Here is this month’s piece from Brand Velocity, an Atlanta-based consulting firm that is putting Peter Drucker’s ideas into practice at major corporations.
In the frenzy of today’s presidential campaign, a lot of sound bites have made wealth and profits sound like instruments of evil. But it is important not to lose sight of—in most cases—the ultimate morality of profits.
Peter Drucker, in The Practice of Management, wrote that profits served three important purposes: validation of the soundness of an enterprise’s efforts, compensation for the risks that the business is incurring, and the generation of resources needed to fund future growth.
In our role as consultants, Bob Guido is someone we respect very much on the subject of managing value, risk and profits. Bob was vice-chair of Ernst & Young, serving boards and executive teams, and is involved with several leading corporate and nonprofit boards today. Bob always reminds us how important it is to look at managing profits through a more holistic lens.
At Brand Velocity, we call this approach “Value Risk Management” because companies ultimately create value by incurring risks. Indeed, not creating value in a sustainable way is the most significant long-term risk of all.
More broadly, there has been a great deal of discussion of late over the question “Should companies try to maximize shareholder value?” Asked this way, the answer is no; there clearly needs to be consideration of other stakeholders, including the community and society, rather than just a focus on the shareholder. This was Drucker’s view. It is ours, as well.
But Drucker also focused on asking the right questions. And in this case, the core assumption behind “Should companies try to maximize shareholder value?” is that most executives have, in fact, been managing to maximize shareholder value. They have not, and most cannot. That’s because they do not have valid and accurate (even directionally accurate) measures of shareholder value that correlate with actual changes in their companies’ stock price over time.

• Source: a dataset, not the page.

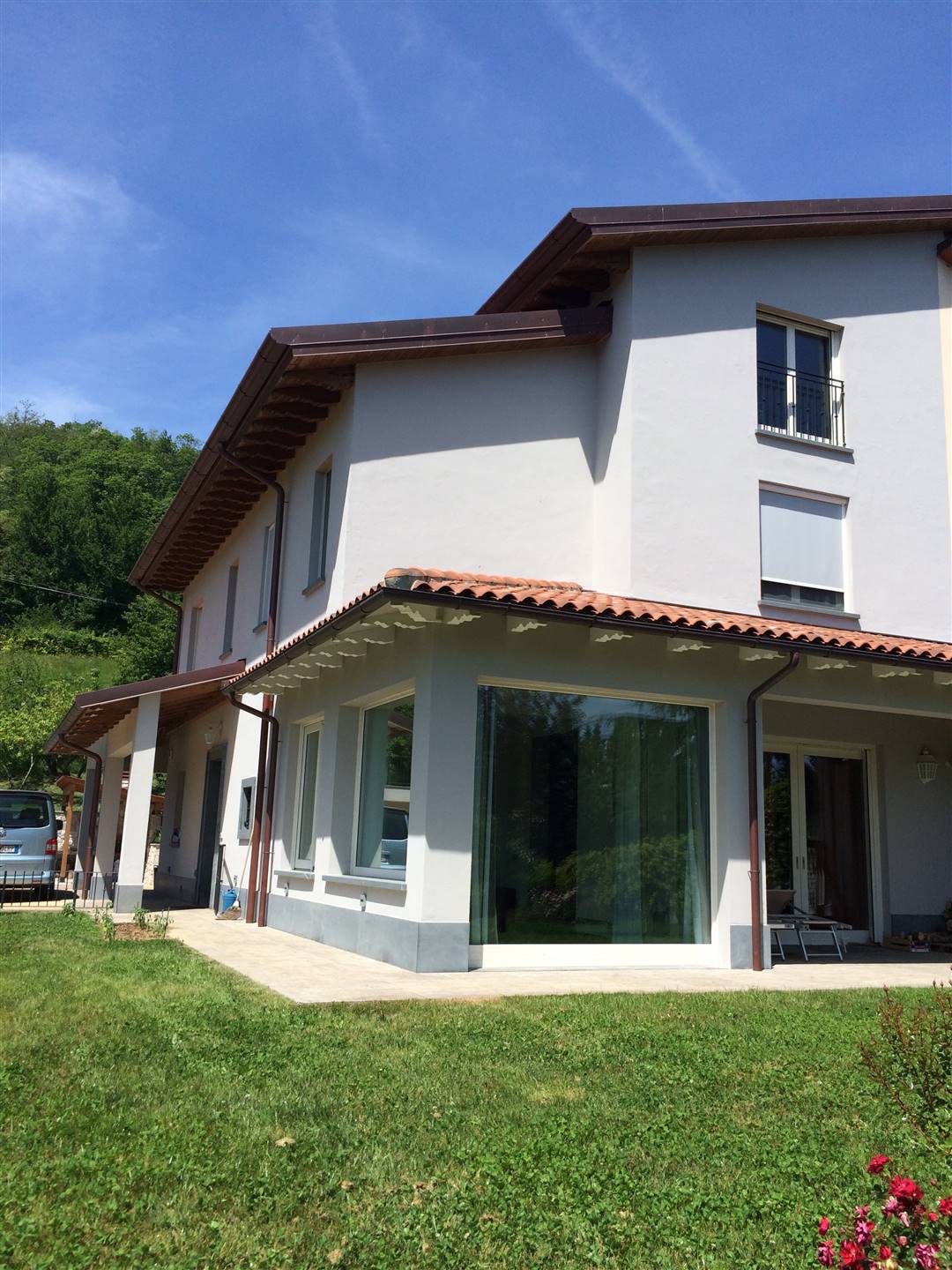 Villa in vendita a Vaiano, 8 locali, zona gnano, prezzo € 800.000 | PortaleAgenzieImmobiliari.it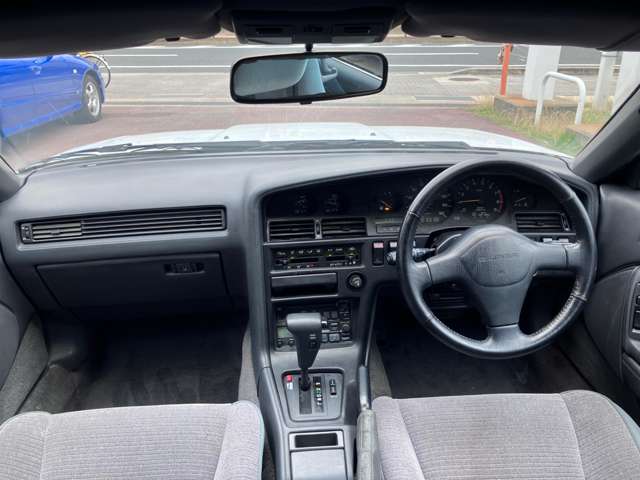 1991 Toyota Supra – thumbnail 4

Instead of “maximizing shareholder value,” most executives are defaulting to maximizing short-term reported accounting profits.
In the end, then, the question of “should companies maximize shareholder value?” is really two separate and distinct questions with very different answers: First, should companies manage to create maximum shareholder value? Here, the answer is an absolute yes—provided it is real and sustainable shareholder value. A better term might even be “enterprise value.” The second question, meanwhile, is: What should companies do with the shareholder value they create? This is the question more of us need to be wrestling with.
Profits shouldn’t be seen as a malevolent Gordon Gekko-esque goal. With our national deficits, government debts, cuts to social programs and underfunded pensions, profits are much more than a necessary evil. They are a critical mechanism to help companies and individuals allocate resources properly and fund our country’s private and public sectors over time.